**Brief**
Strip out the pictures and output each remaining line of the data word for word.

**The data**
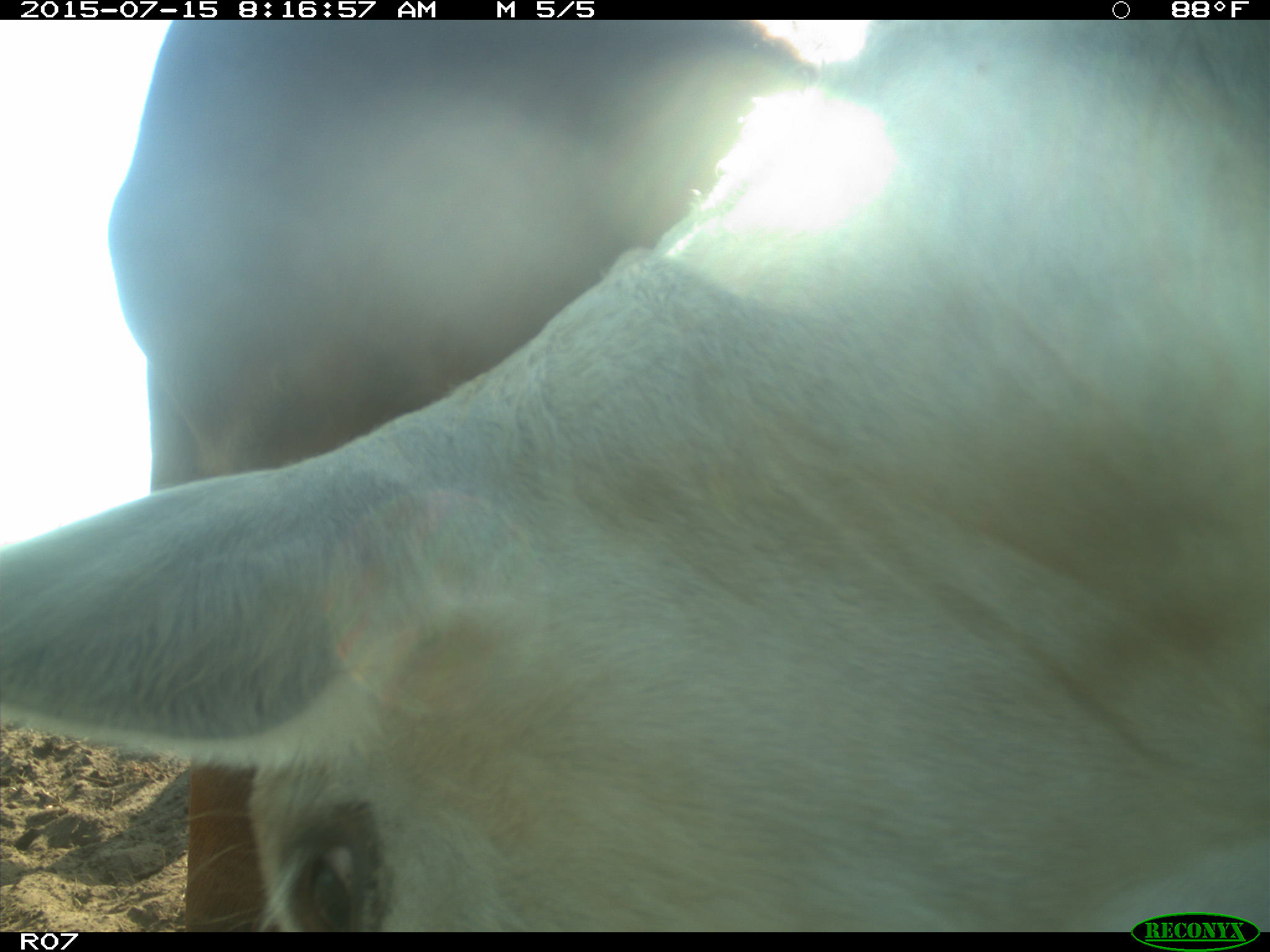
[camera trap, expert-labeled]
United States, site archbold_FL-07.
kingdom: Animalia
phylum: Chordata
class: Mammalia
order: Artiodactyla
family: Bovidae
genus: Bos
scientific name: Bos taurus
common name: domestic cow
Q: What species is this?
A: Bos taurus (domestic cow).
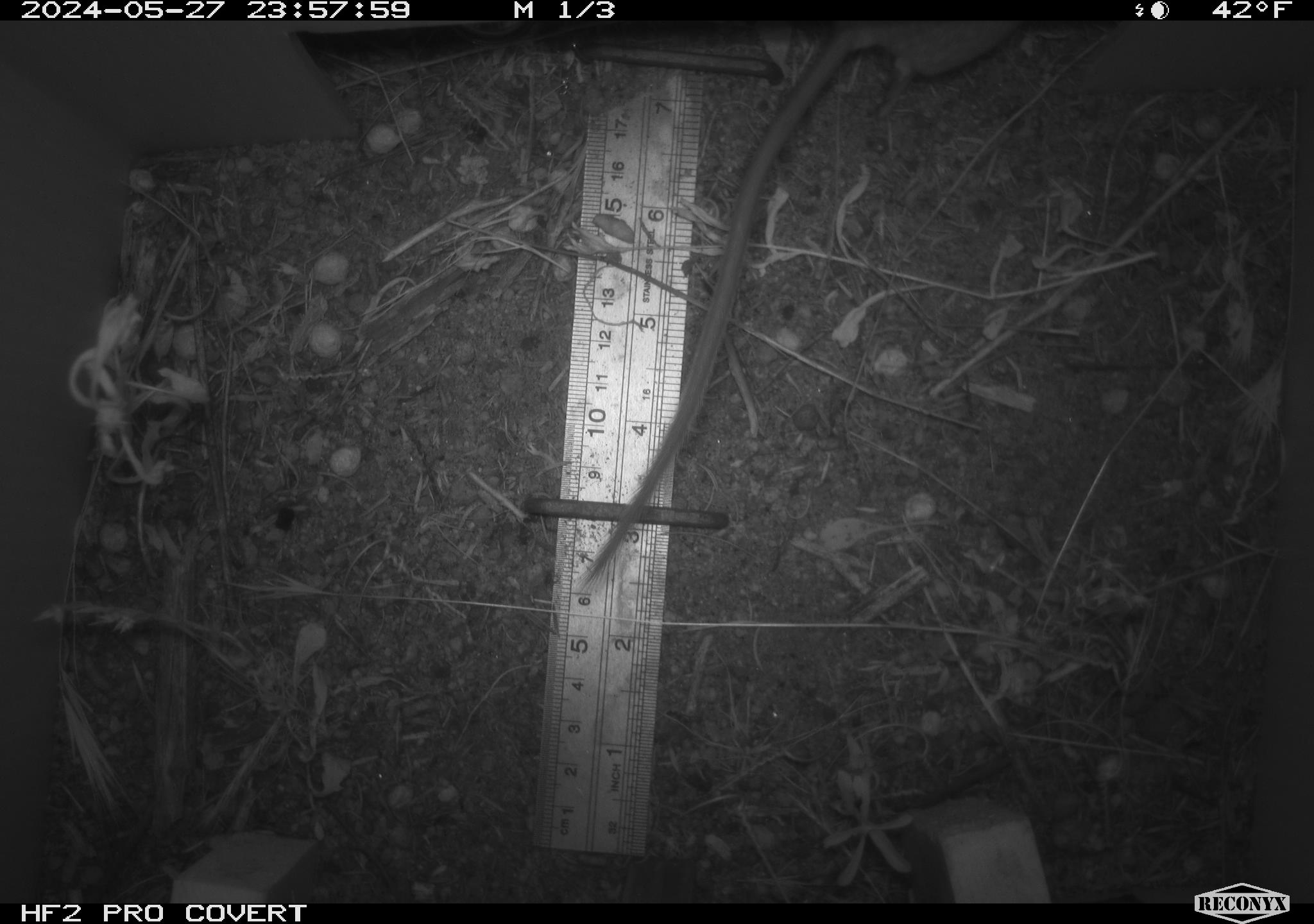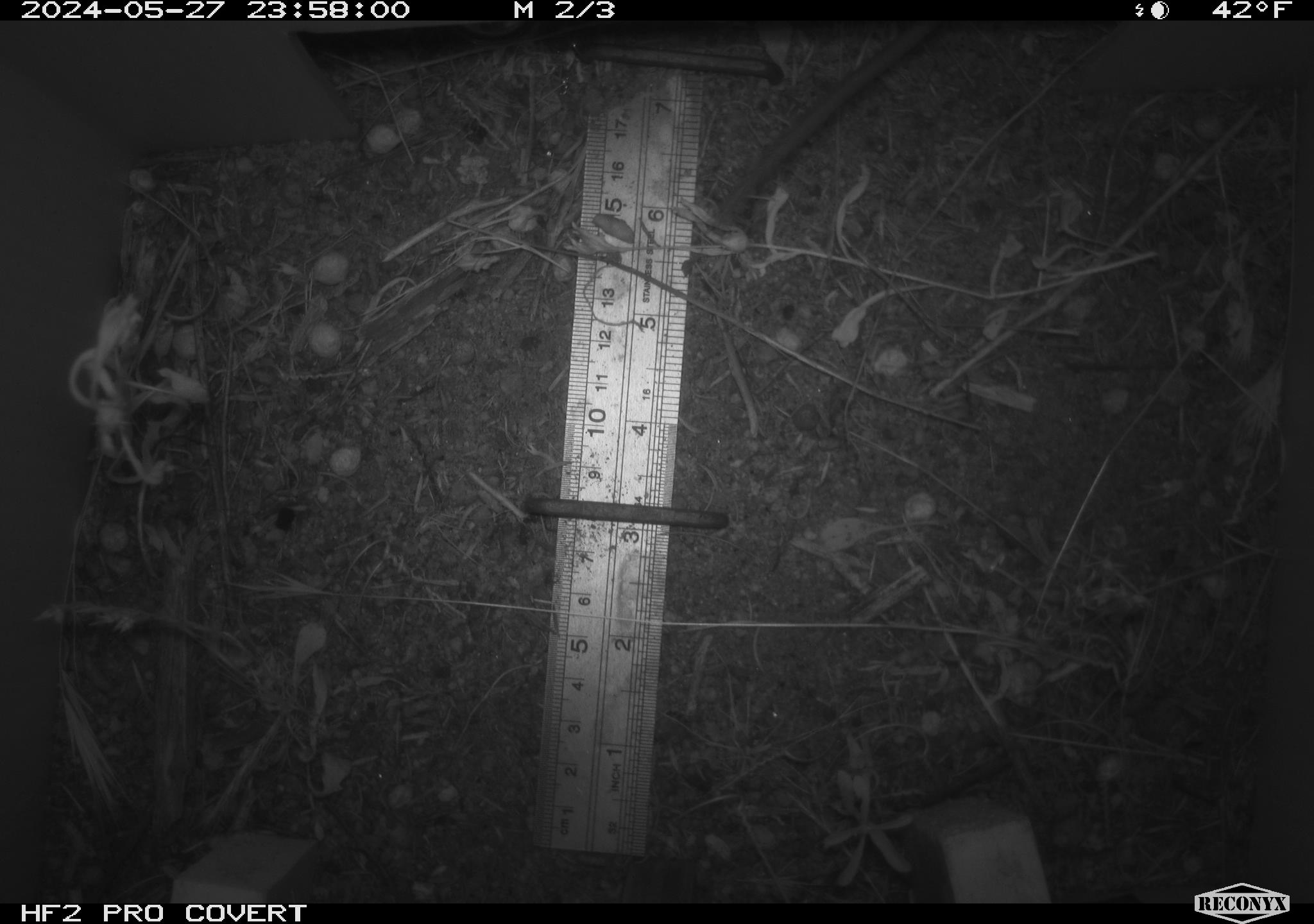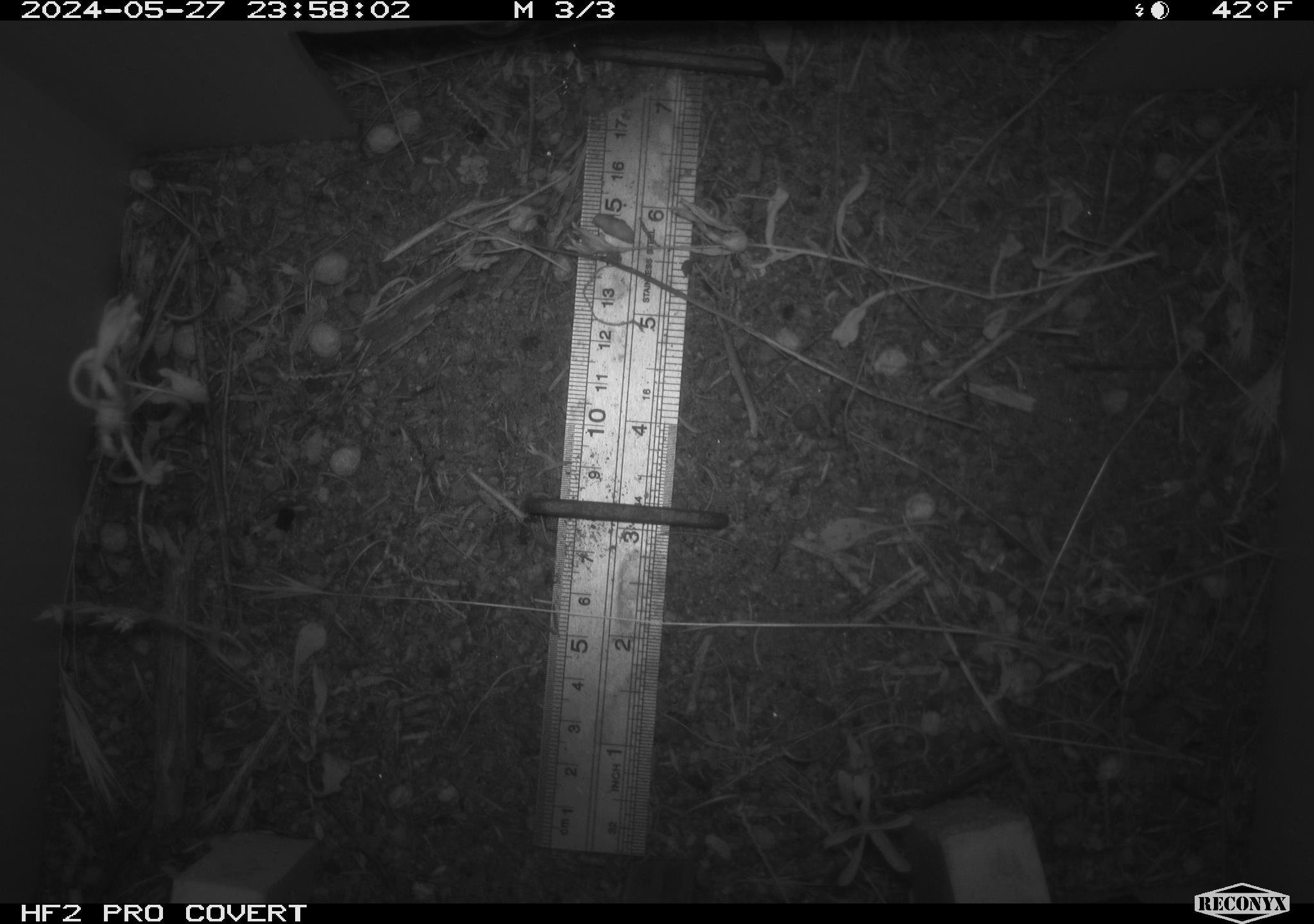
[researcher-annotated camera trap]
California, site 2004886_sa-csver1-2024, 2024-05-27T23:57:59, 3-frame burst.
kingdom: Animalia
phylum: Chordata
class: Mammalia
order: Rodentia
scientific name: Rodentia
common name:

**Answer section**
[camera trap, expert-labeled]
United States, site archbold_FL-07.
kingdom: Animalia
phylum: Chordata
class: Mammalia
order: Artiodactyla
family: Bovidae
genus: Bos
scientific name: Bos taurus
common name: domestic cow
Q: What species is this?
A: Bos taurus (domestic cow).
[researcher-annotated camera trap]
California, site 2004886_sa-csver1-2024, 2024-05-27T23:57:59, 3-frame burst.
kingdom: Animalia
phylum: Chordata
class: Mammalia
order: Rodentia
scientific name: Rodentia
common name:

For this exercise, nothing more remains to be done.